WHAT TO WORK ON
Write again exactly the lines in the listing below, starting at the line with "BILYONER - Adana'da" and ending at the line with "Download Mammy's Tree", both included. Pictures are not copied.
*** MATERIAL SHOWN ***
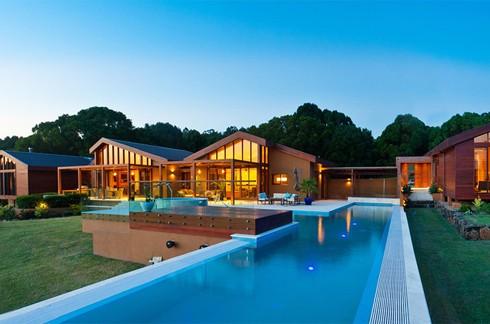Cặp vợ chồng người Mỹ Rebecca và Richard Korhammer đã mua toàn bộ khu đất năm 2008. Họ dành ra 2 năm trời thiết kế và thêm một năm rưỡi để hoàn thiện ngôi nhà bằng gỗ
***
*** MATERIAL SHOWN ***
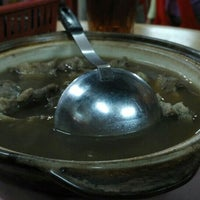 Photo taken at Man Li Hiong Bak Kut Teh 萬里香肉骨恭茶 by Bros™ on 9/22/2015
***
*** MATERIAL SHOWN ***
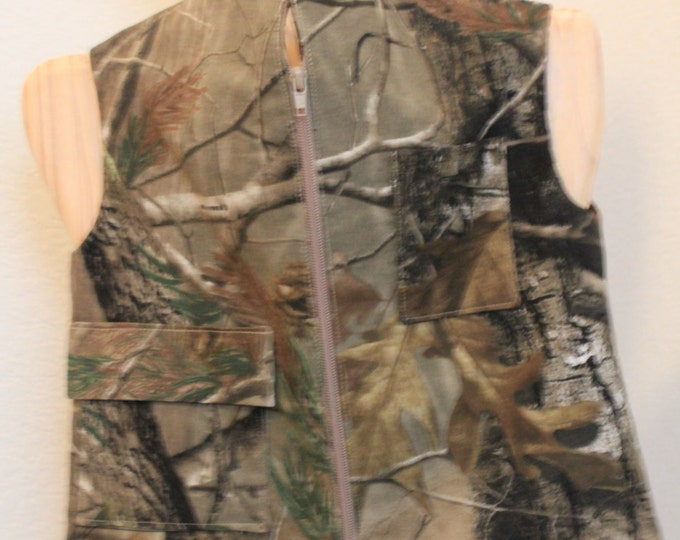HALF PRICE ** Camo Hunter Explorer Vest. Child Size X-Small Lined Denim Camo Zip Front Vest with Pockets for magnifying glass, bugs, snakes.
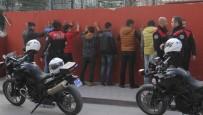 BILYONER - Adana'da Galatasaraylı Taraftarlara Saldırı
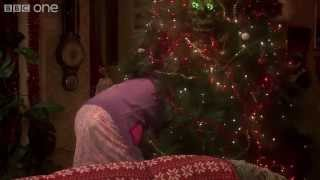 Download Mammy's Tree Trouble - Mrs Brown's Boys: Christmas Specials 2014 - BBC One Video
***
FINAL ANSWER
 BILYONER - Adana'da Galatasaraylı Taraftarlara Saldırı
 Download Mammy's Tree Trouble - Mrs Brown's Boys: Christmas Specials 2014 - BBC One Video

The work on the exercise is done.